In a shocking turn of events on November 29, a former Bosnian Croat military commander and war criminal, Slobodan Praljak, committed suicide in the International Criminal Tribunal for the Former Yugoslavia (ICTY) courtroom, by drinking a vial of poison. Authorities are currently investigating how Praljak was able to smuggle poison into the highly secured courtroom.

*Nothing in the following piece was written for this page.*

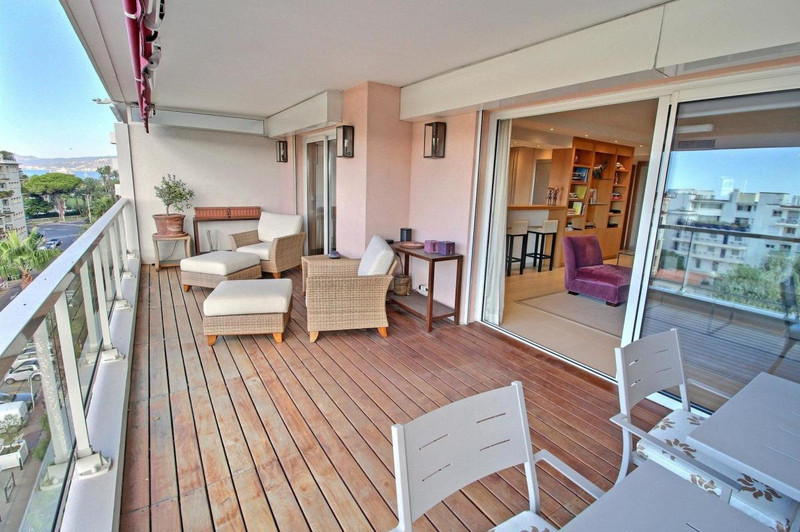 French property for sale in Cannes, Alpes-Maritimes - €2,500,000 - photo 5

November 29 marked the tribunal’s final session, ending over 20 years of work investigating the role of Serbia and Croatia in the Bosnian War of 1992-95. Praljak was a theater and film director before the wars and joined the Croatian Army as a senior officer in 1991 following the country’s independence. He eventually became commander of the Croatian forces fighting in Bosnia. He played a central role in the siege of Mostar, Bosnia and was later convicted along with numerous other ethnic Croatians for their campaign of violent ethnic cleansing. The commanders had endorsed and implemented tactics leading to the abuse, rape and, murder of hundreds of people, mostly Bosnian Muslims as well as some Serbs and Roma people. The appeal judges at the ICTY reaffirmed the sentences of the six Bosnian Croat leaders, including Praljak, for crimes against humanity and almost all other convictions, including murder, rape, sexual assault, destruction of property, imprisonment, and deportation.
Just after the judges announced their decision to uphold Praljak’s 20-year sentence, he declared, “Slobodan Praljak is not a war criminal. I reject your judgment with contempt.” He then pulled out a small vial, raised it to his mouth and swallowed the contents. “I have taken poison,” he stated. He died in a hospital in The Hague, where the ICTY is located, within hours. Dutch prosecutors released a statement on December 1, stating, “The preliminary results of the toxicological test showed that Mr. Praljak had a concentration of potassium cyanide in his blood. This has resulted in a failure of the heart, which is pointed out as the suspected cause of death.”
Of the many remaining unanswered questions, it is still unclear how Praljak was able to smuggle the vial past security. As is typical, ICTY detainees are transferred from a detention center within a high-security jail compound near The Hague to the courtroom. They are escorted by guards, and any visitors must go through a security check. They have no contact with those in the public gallery, who also undergo security checks.
This dramatic development is still under investigation by Dutch authorities. Croatia’s president, Kolinda Grabar-Kitarović, said on December 1 that Paljak’s “act struck the heart of the Croatian nation. Croatia was not the aggressor, but, along with the United States, did most for the unity of Bosnia and Herzegovina. Croatia and Bosnia were attacked by [Slobodan] Milošević’s Serbia and the Yugoslav National Army and those are facts. Croatia didn’t attack anyone.”